Curadorias

2017 







curadoria e texto crítico, projeto jardim imaginário, fundação ema klabin.


Vigia

texto para “Penetra”, de Marcius Galan


“Dos pântanos de águas salobras vejo a parte alta da colina, os veranistas habitam o museu.”

Bioy Casares, “A invenção de Morel”


1. Sentinela

Sentinela, o vigia ronda a peça da qual se julga guardião e observador. Apreende por meio do olhar no intuito de diminuir as distâncias entre ele e colecionador – olhar em volta, circular pelos espaços que afirmam seu valor intrínseco tendo como prova sua acessibilidade recente.

O vigia faz sua ronda ciente de que sua razão de ser depende de ameaça permanente, real ou imaginária. O perigo lhe salvaguarda a função, uma insegurança difusa garante seu ganho. A ameaça, de quando em vez, deve se fazer representar por violência exemplar: uma cerca dobrada, uma grade retorcida, um canteiro de flores pisadas, uma fechadura forçada, um corpo. Qualquer exemplo que atue contra sua obsolescência.

Encontra o limite de sua definição com a guarda do prisioneiro. Sendo a liberdade deste outro seu maior medo, dirige sua ação à inação do outro. Em condição de suspensão permanente, dedica todo seu tempo à iminência da fuga, fazendo-se assim também prisioneiro. Torna-se do outro seu complemento.

Vigilante, ao lado da cela, adormece apesar de todo esforço em evitá-lo, vela o sono do prisioneiro. A este só resta mover-se o mínimo necessário: o prisioneiro guarda toda sua energia.

Cúmplices, vigia e prisioneiro acabam por se sustentar mutuamente. Colegas, observador e vigia se alternam em turnos, dia e noite. Em uma mesma órbita, compartilham da mesma missão: sustento e defesa de algo que chamam, sempre que entre si, de bem comum. 



2. Convidado

Como saber se isto que meus olhos me dizem corresponde ao que dizem os olhos dos outros? Como em Freud, algum deslocamento é necessário à chamada prova de realidade. Enganosa se entendida como condição na qual se pode distinguir o real do falso, esta formulação refere-se mais propriamente à condição ou processo pelo qual pode-se distinguir mundo interno de externo. Tal distinção depende diretamente do gesto, do movimento do corpo, que pode revelar a origem de certas percepções.

Algo do trabalho de Marcius Galan opera nesta chave de interação com o público, que se descobre desafiado pela própria visão em um primeiro momento, e após deslocado o ponto de vista, descobre um material que se fazia passar por outro, o que em muitas situações significa também um deslocamento de sentido: reconhecer, por exemplo, um material que hoje tem a função corrente de criar espaços exclusivos, para então perceber o corpo liberado para o espaço. A ilusão se concretiza, pondo em discussão público e privado. O truque nos coloca bem de frente ao segredo, pelo simples desvelamento do que já era evidente.

# [ATIVIDADES PROPOSTAS]
A. Resuma o texto de origem em duas frases.
B. Reproduza fielmente o trecho do texto de origem que vai de "2. Convidado" até "de certas percepções.".

# [DADOS BRUTOS]
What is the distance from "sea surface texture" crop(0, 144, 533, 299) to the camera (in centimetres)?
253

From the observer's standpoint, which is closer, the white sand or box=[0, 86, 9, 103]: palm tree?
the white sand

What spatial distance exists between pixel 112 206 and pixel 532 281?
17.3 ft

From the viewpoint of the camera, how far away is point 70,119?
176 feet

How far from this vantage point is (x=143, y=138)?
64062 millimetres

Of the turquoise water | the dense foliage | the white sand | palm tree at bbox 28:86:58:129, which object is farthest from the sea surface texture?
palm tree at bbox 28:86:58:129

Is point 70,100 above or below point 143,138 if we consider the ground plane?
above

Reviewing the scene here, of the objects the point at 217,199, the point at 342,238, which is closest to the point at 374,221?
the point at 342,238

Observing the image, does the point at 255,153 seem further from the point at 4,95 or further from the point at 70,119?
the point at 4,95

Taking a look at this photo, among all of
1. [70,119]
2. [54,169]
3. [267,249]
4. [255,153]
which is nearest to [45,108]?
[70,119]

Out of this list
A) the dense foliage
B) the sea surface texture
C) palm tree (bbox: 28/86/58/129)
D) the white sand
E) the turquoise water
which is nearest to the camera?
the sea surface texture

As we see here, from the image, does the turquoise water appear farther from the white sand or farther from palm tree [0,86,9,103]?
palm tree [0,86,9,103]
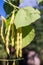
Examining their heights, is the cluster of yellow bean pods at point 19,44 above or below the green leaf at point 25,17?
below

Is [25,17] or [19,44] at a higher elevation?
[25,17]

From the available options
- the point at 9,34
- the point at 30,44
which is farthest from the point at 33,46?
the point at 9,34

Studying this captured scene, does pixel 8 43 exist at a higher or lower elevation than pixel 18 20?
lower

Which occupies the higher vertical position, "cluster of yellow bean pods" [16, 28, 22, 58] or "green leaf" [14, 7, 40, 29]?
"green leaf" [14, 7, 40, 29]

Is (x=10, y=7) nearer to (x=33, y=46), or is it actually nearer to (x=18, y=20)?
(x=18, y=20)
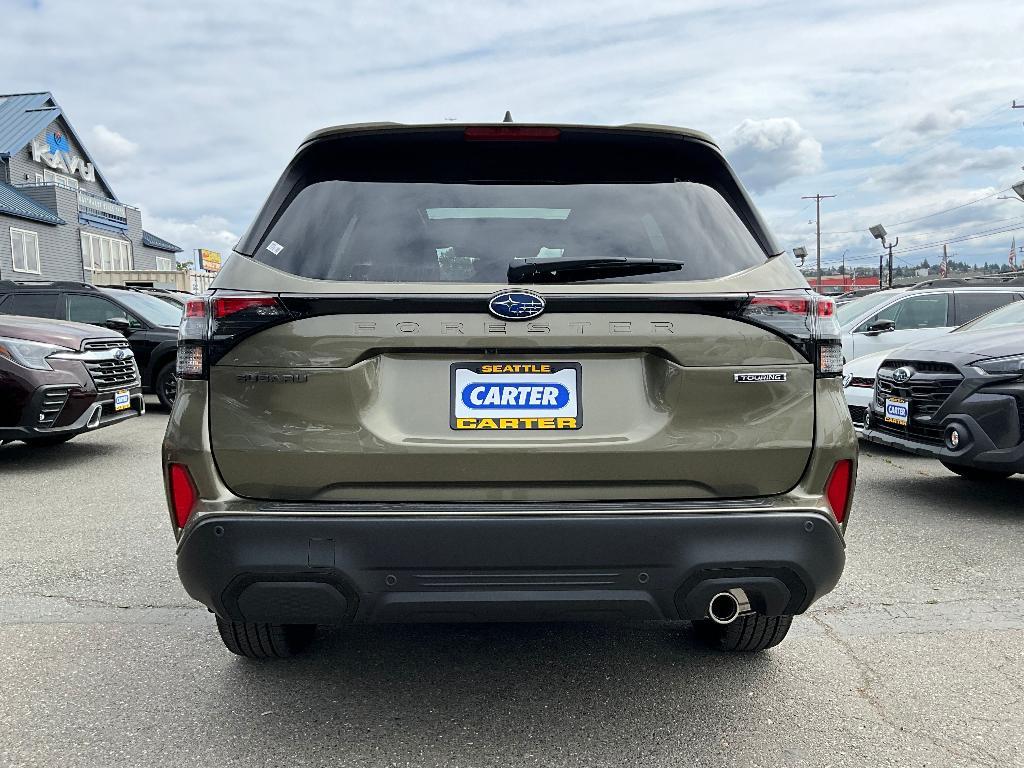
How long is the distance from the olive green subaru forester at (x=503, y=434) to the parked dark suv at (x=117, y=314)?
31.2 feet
...
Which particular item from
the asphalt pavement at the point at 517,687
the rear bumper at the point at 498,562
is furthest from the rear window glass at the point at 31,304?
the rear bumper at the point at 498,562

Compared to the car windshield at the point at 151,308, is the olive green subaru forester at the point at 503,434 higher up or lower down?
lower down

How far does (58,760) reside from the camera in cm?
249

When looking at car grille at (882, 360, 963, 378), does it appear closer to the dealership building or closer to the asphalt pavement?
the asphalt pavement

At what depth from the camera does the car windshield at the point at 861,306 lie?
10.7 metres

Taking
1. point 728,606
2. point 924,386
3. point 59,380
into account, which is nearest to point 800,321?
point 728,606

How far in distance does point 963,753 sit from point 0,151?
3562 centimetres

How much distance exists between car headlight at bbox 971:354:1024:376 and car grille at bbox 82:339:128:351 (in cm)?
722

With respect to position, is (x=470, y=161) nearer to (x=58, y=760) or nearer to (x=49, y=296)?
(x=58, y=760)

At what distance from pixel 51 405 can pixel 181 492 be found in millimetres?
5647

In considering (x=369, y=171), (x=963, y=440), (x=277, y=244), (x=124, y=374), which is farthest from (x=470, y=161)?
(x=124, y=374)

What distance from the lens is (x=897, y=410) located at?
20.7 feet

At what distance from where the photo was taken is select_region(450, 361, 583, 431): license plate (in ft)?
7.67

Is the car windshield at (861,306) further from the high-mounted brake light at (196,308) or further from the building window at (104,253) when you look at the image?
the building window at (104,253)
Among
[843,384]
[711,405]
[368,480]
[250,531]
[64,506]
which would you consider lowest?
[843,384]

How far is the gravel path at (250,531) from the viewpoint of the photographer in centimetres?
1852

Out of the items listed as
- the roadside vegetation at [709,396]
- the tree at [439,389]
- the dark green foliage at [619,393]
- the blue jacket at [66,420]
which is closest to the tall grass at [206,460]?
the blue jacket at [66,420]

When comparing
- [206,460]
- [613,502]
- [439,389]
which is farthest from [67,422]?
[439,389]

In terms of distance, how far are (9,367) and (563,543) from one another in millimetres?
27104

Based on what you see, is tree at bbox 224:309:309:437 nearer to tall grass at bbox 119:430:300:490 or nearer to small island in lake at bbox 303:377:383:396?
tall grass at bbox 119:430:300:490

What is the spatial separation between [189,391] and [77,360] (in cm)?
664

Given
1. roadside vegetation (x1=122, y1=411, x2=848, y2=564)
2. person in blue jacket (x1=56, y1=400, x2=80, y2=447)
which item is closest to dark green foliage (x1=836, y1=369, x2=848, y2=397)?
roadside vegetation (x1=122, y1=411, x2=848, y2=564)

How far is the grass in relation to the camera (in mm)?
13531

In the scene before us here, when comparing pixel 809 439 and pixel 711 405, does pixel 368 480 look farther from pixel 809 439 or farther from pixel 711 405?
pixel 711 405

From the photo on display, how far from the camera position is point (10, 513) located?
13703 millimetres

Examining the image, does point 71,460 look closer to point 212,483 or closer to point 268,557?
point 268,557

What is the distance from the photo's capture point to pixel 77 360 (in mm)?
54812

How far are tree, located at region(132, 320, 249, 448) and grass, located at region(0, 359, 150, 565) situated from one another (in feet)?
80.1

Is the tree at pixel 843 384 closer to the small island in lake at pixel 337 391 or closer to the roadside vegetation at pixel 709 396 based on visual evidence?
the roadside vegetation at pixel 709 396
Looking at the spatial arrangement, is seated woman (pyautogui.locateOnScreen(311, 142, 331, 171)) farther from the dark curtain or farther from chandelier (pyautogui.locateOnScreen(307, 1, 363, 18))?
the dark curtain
==
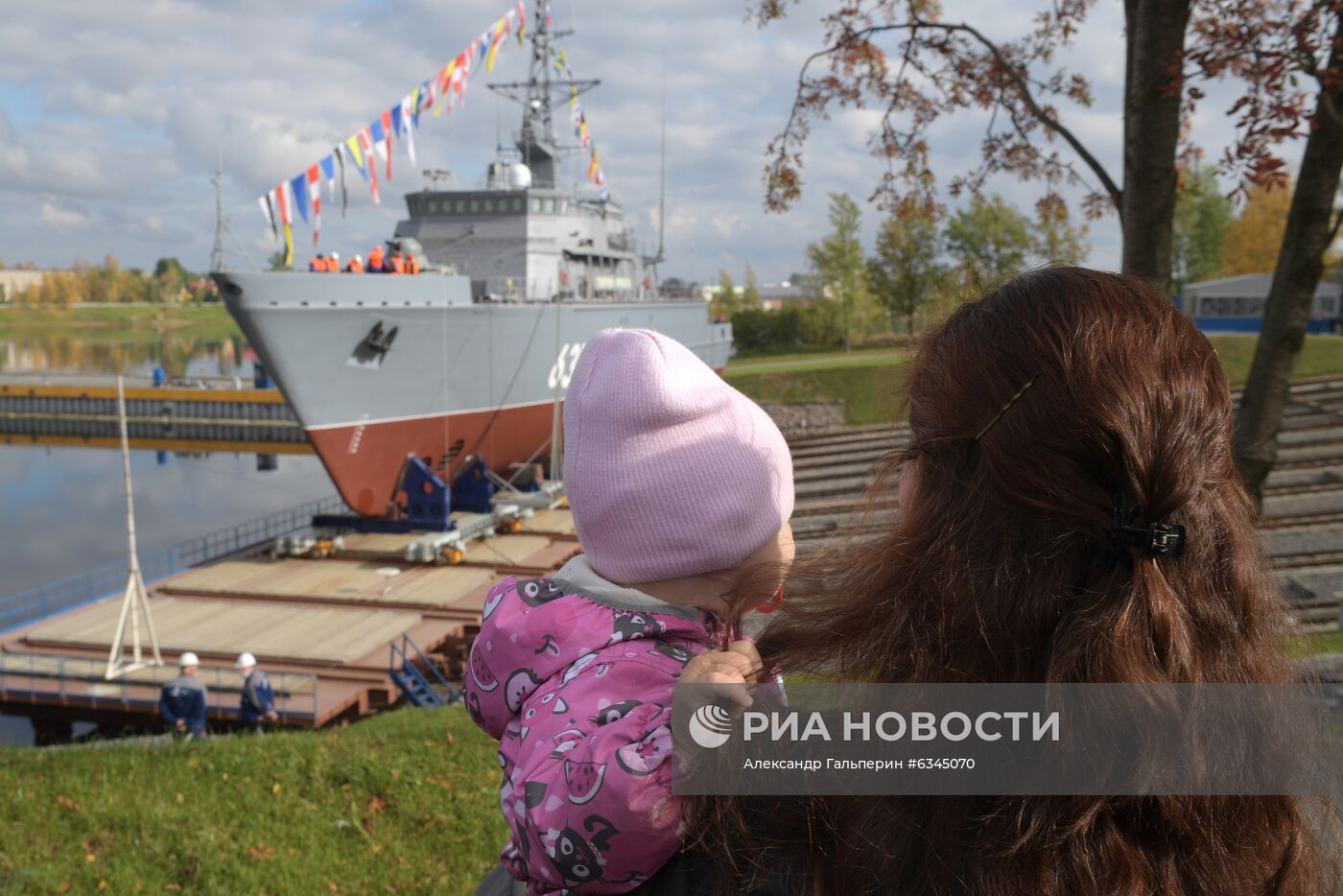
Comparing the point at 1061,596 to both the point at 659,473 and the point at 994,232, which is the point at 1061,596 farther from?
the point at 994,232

# [RESPOSTAS]
A. Na primeira parte, o vigia faz sua ronda ciente de que sua função depende de uma ameaça permanente e, ao guardar o prisioneiro, torna-se também prisioneiro, de modo que ambos acabam por se sustentar mutuamente. Na segunda parte, parte do trabalho de Marcius Galan desafia a visão do público, que, ao deslocar o ponto de vista, descobre um material que se fazia passar por outro, pondo em discussão público e privado.

B.
2. Convidado

Como saber se isto que meus olhos me dizem corresponde ao que dizem os olhos dos outros? Como em Freud, algum deslocamento é necessário à chamada prova de realidade. Enganosa se entendida como condição na qual se pode distinguir o real do falso, esta formulação refere-se mais propriamente à condição ou processo pelo qual pode-se distinguir mundo interno de externo. Tal distinção depende diretamente do gesto, do movimento do corpo, que pode revelar a origem de certas percepções.